> **WRITTEN EXERCISE**
Reproduce the items below word for word, starting at the line containing "How far is the" and continuing through the end of the items.

> **MATERIAL SHOWN**

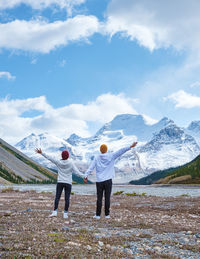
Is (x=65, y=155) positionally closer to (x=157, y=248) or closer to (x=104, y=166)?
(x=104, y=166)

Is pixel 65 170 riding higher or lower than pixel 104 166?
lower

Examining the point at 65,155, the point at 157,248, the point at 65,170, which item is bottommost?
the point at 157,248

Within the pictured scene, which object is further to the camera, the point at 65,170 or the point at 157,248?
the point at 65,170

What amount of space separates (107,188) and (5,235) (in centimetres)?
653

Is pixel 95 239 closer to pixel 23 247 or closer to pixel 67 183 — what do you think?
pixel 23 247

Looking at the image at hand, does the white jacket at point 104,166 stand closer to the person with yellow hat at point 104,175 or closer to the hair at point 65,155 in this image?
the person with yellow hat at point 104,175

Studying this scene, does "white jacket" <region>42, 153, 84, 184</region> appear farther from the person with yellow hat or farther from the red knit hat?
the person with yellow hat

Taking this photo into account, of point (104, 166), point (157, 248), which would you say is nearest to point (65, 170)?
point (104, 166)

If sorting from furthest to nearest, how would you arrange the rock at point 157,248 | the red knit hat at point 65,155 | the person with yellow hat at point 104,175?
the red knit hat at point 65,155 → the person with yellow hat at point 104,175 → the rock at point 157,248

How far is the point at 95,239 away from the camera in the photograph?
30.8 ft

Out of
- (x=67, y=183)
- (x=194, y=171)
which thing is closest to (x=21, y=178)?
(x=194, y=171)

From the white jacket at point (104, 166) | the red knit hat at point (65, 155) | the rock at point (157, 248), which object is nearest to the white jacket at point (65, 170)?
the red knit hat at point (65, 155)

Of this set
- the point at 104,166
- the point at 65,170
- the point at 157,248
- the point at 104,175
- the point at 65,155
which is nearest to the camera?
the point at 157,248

> **ANSWER TO THIS TASK**
How far is the point at 95,239 away from the camera in the photograph?
30.8 ft

Out of
- (x=67, y=183)
- (x=194, y=171)
which thing is closest to (x=21, y=178)?
(x=194, y=171)

From the white jacket at point (104, 166) | the red knit hat at point (65, 155) | the rock at point (157, 248), which object is nearest to the white jacket at point (65, 170)?
the red knit hat at point (65, 155)

Of this set
- the point at 104,166
- the point at 65,170
- the point at 157,248
- the point at 104,175
- the point at 65,155
which is nearest to the camera?
the point at 157,248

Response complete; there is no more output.